▶ _What needs to be done_
Reproduce the passage about NFL team owners word for word, between "But it won't" and "to embark on.", inclusive.

··· Extract ···

But it won't be that easy. At their recent meeting, the owners extended the league's collective bargaining agreement through 2011 and gave everyone a glimpse of the new era the NFL is about to embark on.

The league has two distinct groups of owners. The old guard are the families such as the Rooneys, Maras, Bidwells, Browns, Wilsons, Hunts and others who were sportsmen first, businessmen second. They believed in the principles of sharing revenue and promoting the game. Because most of them got in when the league began, they are not burdened by the heavy debt that new owners who have entered the league in the past 15 years have been forced to take on.

The new breed of owners are deal makers by trade, and they speak a different language. Wisely, the NFL stays away from corporate ownership. Big corporations such as Sony and RCA can't buy in. Rozelle and Tagliabue made sure that a team owner had to be a businessman backed by partners, not a corporation obliged to its stockholders.

··· Dataset ···

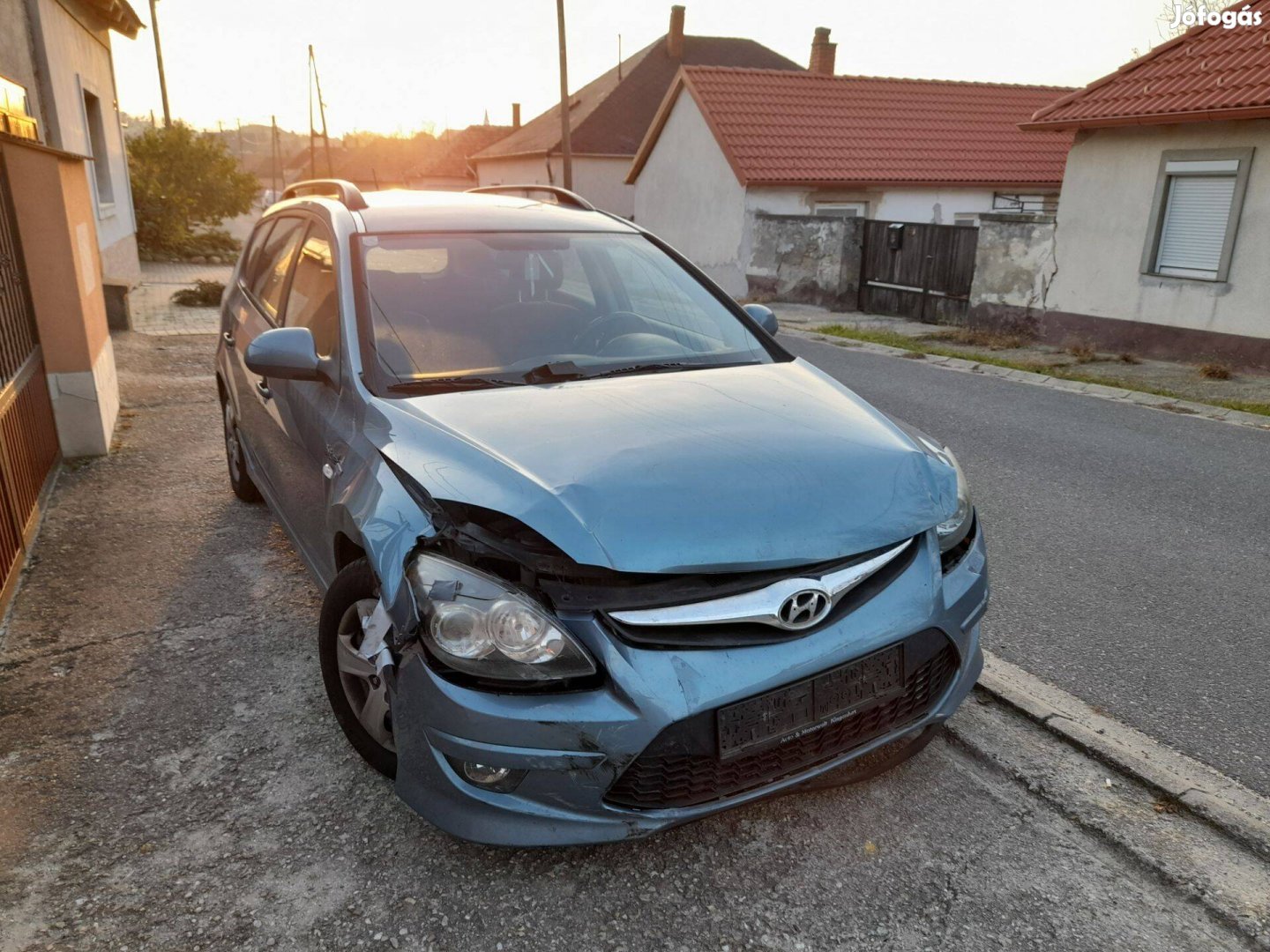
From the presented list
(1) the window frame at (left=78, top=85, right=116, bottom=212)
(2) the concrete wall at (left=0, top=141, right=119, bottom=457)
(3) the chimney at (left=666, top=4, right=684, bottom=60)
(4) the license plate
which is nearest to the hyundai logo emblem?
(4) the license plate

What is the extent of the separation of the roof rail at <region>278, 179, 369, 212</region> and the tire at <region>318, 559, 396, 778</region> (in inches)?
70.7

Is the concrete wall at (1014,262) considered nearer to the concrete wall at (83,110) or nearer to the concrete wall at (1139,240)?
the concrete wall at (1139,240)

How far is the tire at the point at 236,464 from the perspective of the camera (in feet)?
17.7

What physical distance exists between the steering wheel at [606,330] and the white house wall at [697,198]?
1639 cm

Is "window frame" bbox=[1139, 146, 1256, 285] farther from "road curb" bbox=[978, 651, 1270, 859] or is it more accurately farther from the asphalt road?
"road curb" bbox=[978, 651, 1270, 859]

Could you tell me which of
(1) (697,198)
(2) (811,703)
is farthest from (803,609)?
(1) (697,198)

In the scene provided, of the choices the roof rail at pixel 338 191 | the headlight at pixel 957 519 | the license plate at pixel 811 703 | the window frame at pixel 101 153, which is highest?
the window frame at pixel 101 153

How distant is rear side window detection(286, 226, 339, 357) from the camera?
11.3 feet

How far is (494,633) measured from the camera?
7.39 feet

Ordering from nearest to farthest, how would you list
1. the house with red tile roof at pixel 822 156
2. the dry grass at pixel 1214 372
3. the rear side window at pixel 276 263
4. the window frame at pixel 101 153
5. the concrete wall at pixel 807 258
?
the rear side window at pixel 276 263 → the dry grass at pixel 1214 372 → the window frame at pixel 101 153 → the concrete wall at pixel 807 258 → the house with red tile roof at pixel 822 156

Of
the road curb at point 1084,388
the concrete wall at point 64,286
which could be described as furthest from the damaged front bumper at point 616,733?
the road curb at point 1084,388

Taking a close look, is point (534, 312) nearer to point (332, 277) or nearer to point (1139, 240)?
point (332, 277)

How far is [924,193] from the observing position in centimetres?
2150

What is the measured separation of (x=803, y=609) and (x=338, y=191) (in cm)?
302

···
··· Dataset ···

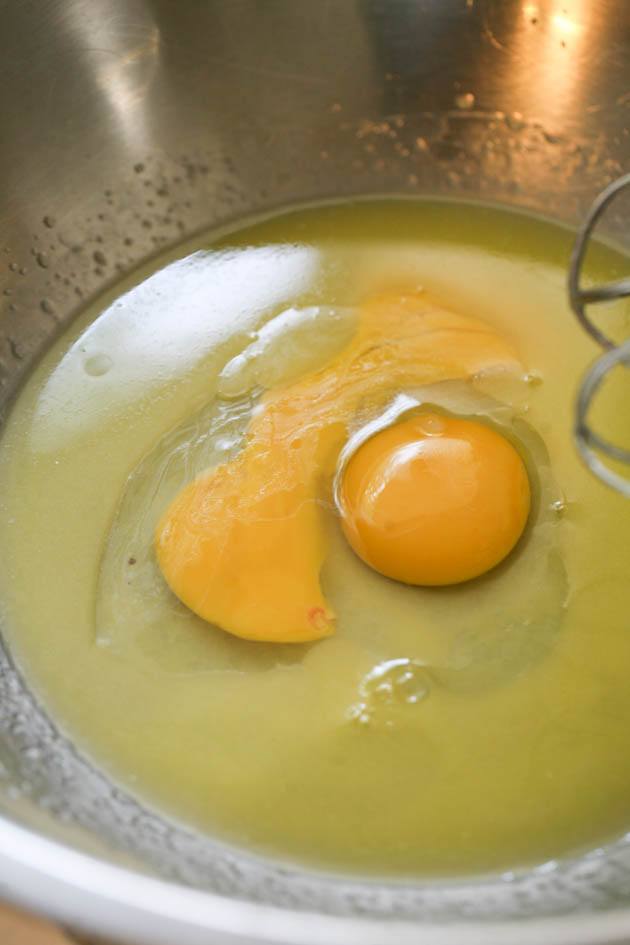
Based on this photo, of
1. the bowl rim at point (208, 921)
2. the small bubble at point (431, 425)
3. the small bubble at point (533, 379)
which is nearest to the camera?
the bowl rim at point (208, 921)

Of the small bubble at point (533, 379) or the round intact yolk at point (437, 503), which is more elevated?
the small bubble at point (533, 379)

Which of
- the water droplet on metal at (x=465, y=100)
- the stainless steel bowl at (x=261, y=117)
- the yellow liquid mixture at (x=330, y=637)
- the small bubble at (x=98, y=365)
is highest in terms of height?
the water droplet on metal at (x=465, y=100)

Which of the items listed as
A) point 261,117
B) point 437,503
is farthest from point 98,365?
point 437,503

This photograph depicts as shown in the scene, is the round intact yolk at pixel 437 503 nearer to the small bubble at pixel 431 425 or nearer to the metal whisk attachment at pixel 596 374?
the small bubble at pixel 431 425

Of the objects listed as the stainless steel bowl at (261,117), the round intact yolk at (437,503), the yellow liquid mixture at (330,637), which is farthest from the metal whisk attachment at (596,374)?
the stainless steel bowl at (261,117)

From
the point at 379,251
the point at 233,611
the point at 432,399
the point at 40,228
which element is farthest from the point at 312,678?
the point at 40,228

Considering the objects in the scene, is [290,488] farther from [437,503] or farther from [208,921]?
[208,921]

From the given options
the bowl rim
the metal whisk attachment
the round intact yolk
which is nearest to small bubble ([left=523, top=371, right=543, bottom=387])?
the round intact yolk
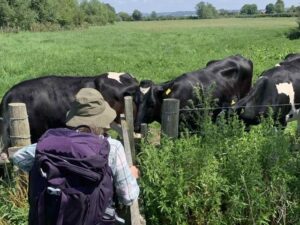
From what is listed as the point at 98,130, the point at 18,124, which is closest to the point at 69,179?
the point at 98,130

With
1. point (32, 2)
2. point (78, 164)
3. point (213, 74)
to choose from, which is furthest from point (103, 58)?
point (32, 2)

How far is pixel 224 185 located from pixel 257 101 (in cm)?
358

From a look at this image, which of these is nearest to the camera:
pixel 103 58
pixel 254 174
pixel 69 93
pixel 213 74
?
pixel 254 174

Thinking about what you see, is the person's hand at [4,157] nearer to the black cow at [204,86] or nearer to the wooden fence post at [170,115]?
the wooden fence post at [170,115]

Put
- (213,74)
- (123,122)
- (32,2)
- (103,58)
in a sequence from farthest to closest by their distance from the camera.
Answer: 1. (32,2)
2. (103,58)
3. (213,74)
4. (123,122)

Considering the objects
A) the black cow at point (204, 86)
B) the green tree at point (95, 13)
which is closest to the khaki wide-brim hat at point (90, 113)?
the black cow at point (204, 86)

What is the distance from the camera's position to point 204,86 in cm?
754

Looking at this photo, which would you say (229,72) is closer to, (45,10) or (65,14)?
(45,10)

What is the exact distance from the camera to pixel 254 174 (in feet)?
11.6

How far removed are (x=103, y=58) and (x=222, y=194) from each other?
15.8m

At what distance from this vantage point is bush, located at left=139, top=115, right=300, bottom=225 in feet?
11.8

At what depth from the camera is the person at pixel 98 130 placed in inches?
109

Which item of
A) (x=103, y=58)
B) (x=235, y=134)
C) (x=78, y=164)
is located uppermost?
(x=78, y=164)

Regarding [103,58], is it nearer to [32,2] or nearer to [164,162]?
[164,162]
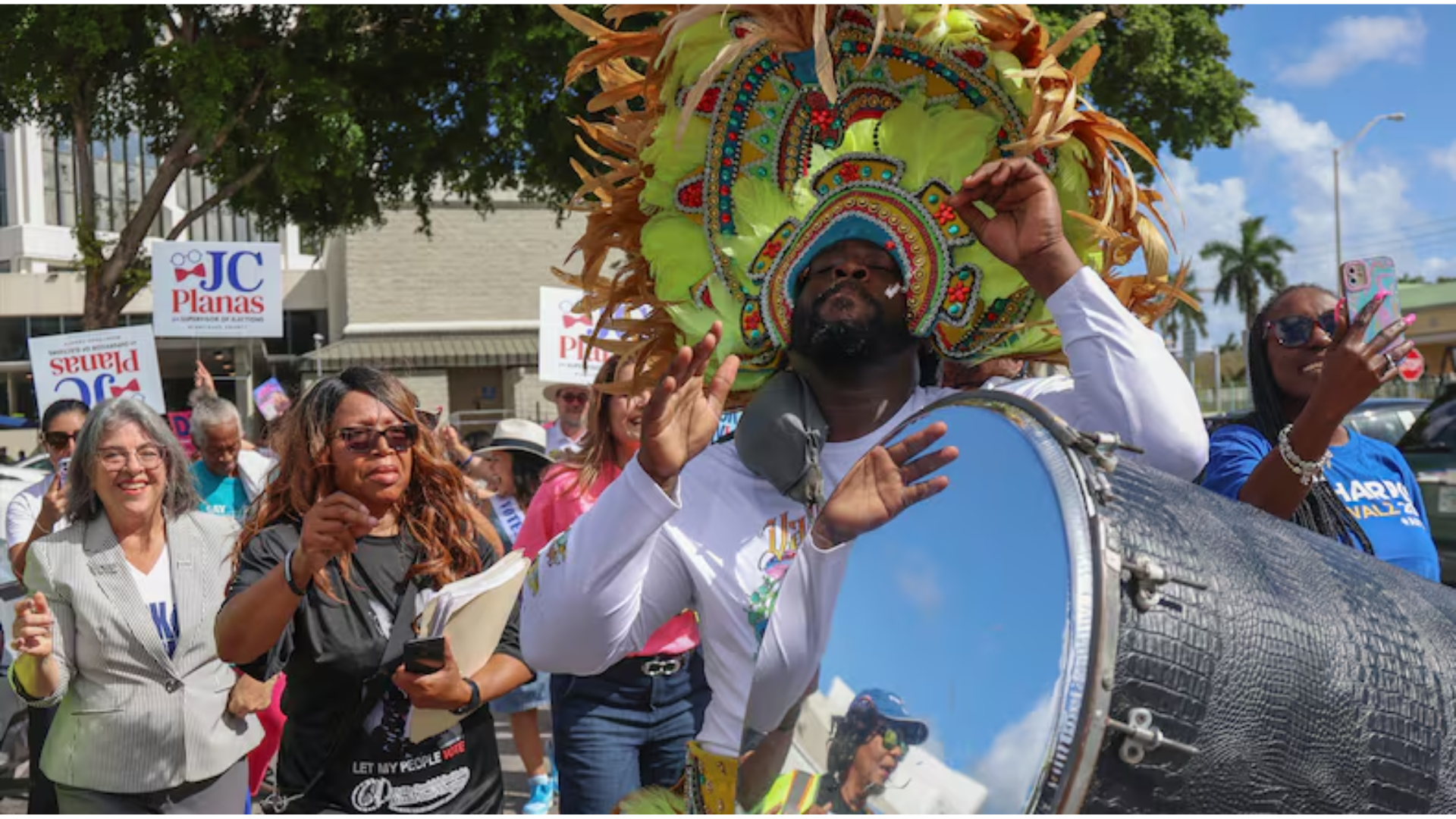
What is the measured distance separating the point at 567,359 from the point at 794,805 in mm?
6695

···
··· Dataset ···

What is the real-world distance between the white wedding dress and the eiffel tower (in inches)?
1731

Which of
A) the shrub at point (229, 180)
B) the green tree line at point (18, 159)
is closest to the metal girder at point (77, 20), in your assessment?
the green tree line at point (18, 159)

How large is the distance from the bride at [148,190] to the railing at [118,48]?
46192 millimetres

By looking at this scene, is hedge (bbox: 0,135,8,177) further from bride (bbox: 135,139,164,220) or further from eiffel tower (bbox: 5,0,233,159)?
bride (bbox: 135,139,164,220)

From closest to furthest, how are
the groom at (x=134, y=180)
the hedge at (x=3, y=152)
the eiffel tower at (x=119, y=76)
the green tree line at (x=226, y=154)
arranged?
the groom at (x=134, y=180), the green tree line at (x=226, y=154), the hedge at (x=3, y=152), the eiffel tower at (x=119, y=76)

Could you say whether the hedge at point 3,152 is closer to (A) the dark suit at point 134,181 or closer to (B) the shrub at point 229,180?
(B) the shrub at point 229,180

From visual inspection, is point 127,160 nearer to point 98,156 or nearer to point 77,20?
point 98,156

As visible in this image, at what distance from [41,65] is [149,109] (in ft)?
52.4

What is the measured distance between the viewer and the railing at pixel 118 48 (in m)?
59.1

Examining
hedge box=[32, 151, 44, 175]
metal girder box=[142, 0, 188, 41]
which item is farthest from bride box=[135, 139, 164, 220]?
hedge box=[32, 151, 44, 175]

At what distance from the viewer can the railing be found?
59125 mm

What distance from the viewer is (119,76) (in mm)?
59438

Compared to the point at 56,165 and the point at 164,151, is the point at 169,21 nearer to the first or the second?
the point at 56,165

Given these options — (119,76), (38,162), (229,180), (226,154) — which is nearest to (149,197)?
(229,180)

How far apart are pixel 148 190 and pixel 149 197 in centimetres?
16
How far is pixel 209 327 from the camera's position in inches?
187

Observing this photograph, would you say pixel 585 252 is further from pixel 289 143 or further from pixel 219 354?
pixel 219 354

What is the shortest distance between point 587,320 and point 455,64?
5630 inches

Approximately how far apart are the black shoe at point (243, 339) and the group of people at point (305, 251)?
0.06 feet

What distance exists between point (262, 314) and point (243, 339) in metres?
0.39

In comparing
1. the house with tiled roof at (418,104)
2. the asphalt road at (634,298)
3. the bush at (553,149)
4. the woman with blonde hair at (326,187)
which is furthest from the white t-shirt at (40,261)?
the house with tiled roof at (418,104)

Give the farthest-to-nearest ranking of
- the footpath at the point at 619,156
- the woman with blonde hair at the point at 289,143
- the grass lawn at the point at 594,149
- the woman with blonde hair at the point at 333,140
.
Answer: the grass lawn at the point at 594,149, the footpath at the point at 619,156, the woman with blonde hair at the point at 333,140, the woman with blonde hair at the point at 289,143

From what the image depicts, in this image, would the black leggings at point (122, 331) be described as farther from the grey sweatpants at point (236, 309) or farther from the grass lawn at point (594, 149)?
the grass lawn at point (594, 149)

···

▶ _Response for this exercise_
But it won't be that easy. At their recent meeting, the owners extended the league's collective bargaining agreement through 2011 and gave everyone a glimpse of the new era the NFL is about to embark on.